## Document section
Commission clawback rules can be considered an existing quality control measure, but suggestions have been made that additional criteria could be implemented, such as overall policy retention levels and client service feedback.  The underlying argument for this model is that advisers should be remunerated on a scale that reflects the quality of the business they submit, rather than just the volume. Naturally, the higher the adviser’s quality score, the higher their level of remuneration.

Similar models as outlined above have already been implemented overseas, and we will be reporting on these initiatvies in more detail.  In the meantime, however, we’d like to know your own thoughts, in principle, on what may be a very sensitive, but critical issue…



4 COMMENTS

  1. “This poll seeks to gauge whether advisers would consider a different remuneration model for risk products where they could earn as much, and possibly more than they do at present, but have that remuneration aligned to quality factors.”

    The above is the key reason for this poll. Anyone would consider a remuneration model which allows them to earn as much as they do now. I don’t know about any such model and how it could be implemented, but if it addresses the current issue, well, I’m all for it.

    No system is perfect. If a GP misdiagnoses a minor ailment his patients don’t get a refund, nor do they for a major ailment unless the patient sues or it becomes a class action. On that basis, why it is that we advisers are always the ‘fall guys’ when a policy falls over then? There are serial churners, but that’s just the tip of the iceberg of other industry shortcomings.

  2. Not wanting to be a naysayer however the implication seems to be that we go back to the days of additional payments for better retention rates across an advisers book of business. This sounds like adviser level volume bonuses to me.

    Aren’t these types of remuneration conflicted in the sense that the adviser is incentified to place “quality” business where they have the best retention rates and poorer quality business with companies where they a poor retention rate. Not a good outcome I would of thought.

    Service fees for customer service with bonuses based on customer feedback is an area worth exploring. The issue here is Australians who are notorious of not giving feedback apart from voting with their feet.

  3. Would someone please define ” quality ” business ?

    It cant be healthy risks. Good underwriting prices policies appropriately

    Does it mean low claims. Out of adviser control in reality. What about an adviser encouraging ( or even paying ) clients not to claim on IP until the end of the bonus calculation period – surely not, but it could be tempting. Tombstoning is , according to ASIC, alive and well, so nothings impossible.

## Source information
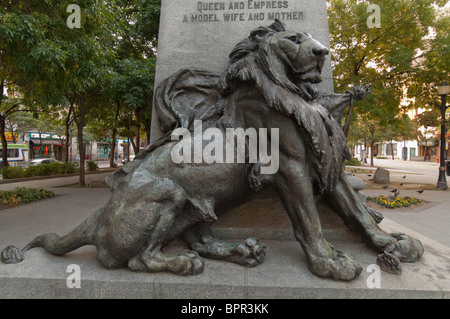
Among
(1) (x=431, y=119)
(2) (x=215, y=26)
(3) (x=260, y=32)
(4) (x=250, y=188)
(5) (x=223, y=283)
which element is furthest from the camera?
(1) (x=431, y=119)

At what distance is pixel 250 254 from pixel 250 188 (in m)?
0.64

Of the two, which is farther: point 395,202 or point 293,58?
point 395,202

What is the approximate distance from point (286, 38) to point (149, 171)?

## Required action 1
In the piece on adviser remuneration, rewrite the passage from "Commission clawback rules can" to "level of remuneration.", replacing "quality score" with "performance rating".
## Required action 2
According to the piece on adviser remuneration, what additional criteria have been suggested beyond commission clawback rules?

## Written answer 1
Commission clawback rules can be considered an existing quality control measure, but suggestions have been made that additional criteria could be implemented, such as overall policy retention levels and client service feedback.  The underlying argument for this model is that advisers should be remunerated on a scale that reflects the quality of the business they submit, rather than just the volume. Naturally, the higher the adviser’s performance rating, the higher their level of remuneration.

## Written answer 2
Overall policy retention levels and client service feedback.